> **Your objective**
In the lines that run from the one containing "Between the pale" through the end of the lines, swap "centimetres" for "centimeters" and give back only that part, otherwise unchanged and without the pictures.

> **Dataset rows**
——
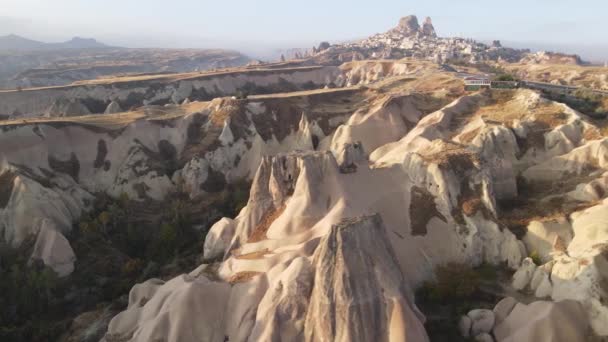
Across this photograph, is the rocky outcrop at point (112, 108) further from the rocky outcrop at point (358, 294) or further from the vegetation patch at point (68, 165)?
the rocky outcrop at point (358, 294)

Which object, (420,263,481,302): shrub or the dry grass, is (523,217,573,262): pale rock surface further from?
the dry grass

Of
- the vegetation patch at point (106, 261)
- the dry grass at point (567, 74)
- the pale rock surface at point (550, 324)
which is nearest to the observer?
the pale rock surface at point (550, 324)

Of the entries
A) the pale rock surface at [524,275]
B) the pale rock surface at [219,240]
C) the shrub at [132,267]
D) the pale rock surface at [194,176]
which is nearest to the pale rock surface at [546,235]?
the pale rock surface at [524,275]

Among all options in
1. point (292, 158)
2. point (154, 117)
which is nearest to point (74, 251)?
point (292, 158)

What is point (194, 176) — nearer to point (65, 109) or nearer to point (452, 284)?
point (452, 284)

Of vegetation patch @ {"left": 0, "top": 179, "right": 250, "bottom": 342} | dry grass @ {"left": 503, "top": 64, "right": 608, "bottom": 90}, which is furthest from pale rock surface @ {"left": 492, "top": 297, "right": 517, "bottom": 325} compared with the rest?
dry grass @ {"left": 503, "top": 64, "right": 608, "bottom": 90}

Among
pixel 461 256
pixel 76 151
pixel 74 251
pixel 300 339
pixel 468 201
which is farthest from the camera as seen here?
pixel 76 151

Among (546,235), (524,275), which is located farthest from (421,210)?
(546,235)

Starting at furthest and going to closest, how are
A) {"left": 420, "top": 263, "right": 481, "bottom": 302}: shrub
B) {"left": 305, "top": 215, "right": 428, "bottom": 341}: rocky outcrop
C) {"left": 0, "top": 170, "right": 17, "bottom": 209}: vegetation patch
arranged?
1. {"left": 0, "top": 170, "right": 17, "bottom": 209}: vegetation patch
2. {"left": 420, "top": 263, "right": 481, "bottom": 302}: shrub
3. {"left": 305, "top": 215, "right": 428, "bottom": 341}: rocky outcrop

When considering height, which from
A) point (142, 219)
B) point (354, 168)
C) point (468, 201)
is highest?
point (354, 168)

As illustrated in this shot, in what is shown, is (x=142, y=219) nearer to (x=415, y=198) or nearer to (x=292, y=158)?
(x=292, y=158)

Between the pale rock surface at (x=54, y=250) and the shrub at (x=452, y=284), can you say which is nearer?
the shrub at (x=452, y=284)
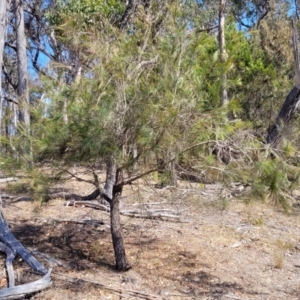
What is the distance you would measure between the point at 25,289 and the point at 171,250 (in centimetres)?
——
> **Final result**
Between the pale rock surface at (x=54, y=250) and the shrub at (x=452, y=284), can you say which is nearer?
the shrub at (x=452, y=284)
What is the distance you would measure between the point at 25,289 and the point at 171,250 (in centimeters)?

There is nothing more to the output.